[[ PASSAGE TO READ open ]]

I was up before the alarm a little before 3:30am. When it came time to go, it took only three or four minutes to get our shit together and leave the room, partly because Gretchen had slept in her clothes.
Our cab to JFK was technically a gypsy cab driven by an affable gentleman from Guyana. We were nice and didn't tell him that the only thing most Americans (including us) know about Guyana is that it was the country selected by Jim Jones for the final setting of his suicide cult. As our driver pointed out, people from Guyana have a bit of an advantage in the United States, since they are an English-speaking people. The job he'd had the longest had been in the airport, turning off fire alarms that idiots had pulled (either accidentally or out of malice). He'd never actually dealt with a fire alarm legitimately pulled due to the presence of a fire.

[[ PASSAGE TO READ closed ]]

_REQUIRED ACTION:_ In the passage about the cab ride to JFK, what job had the driver held the longest?

[[ RECORDED DATA open ]]

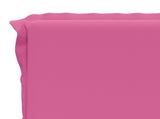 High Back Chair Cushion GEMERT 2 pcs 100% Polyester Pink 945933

[[ RECORDED DATA closed ]]
[[ RECORDED DATA open ]]

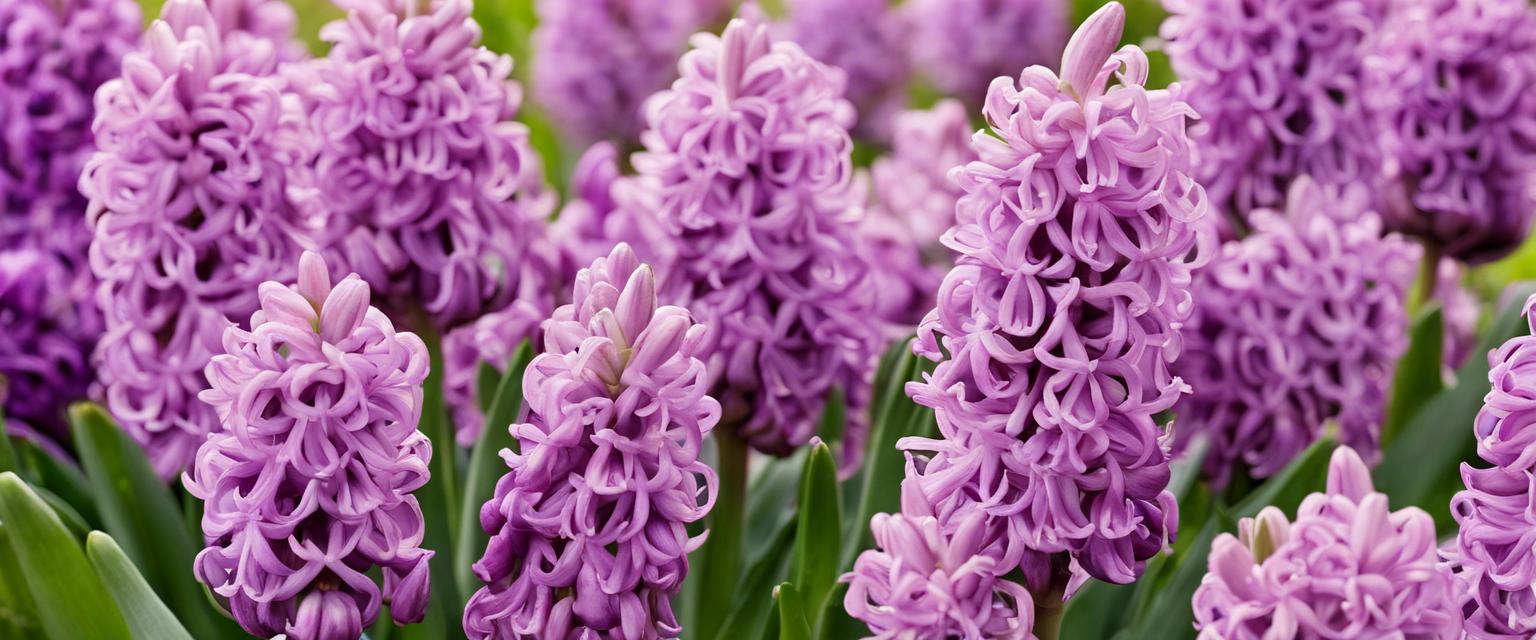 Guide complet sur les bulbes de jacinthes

[[ RECORDED DATA closed ]]

_RESULT OF THIS EXERCISE:_ He worked in the airport, turning off fire alarms that people had pulled either accidentally or out of malice.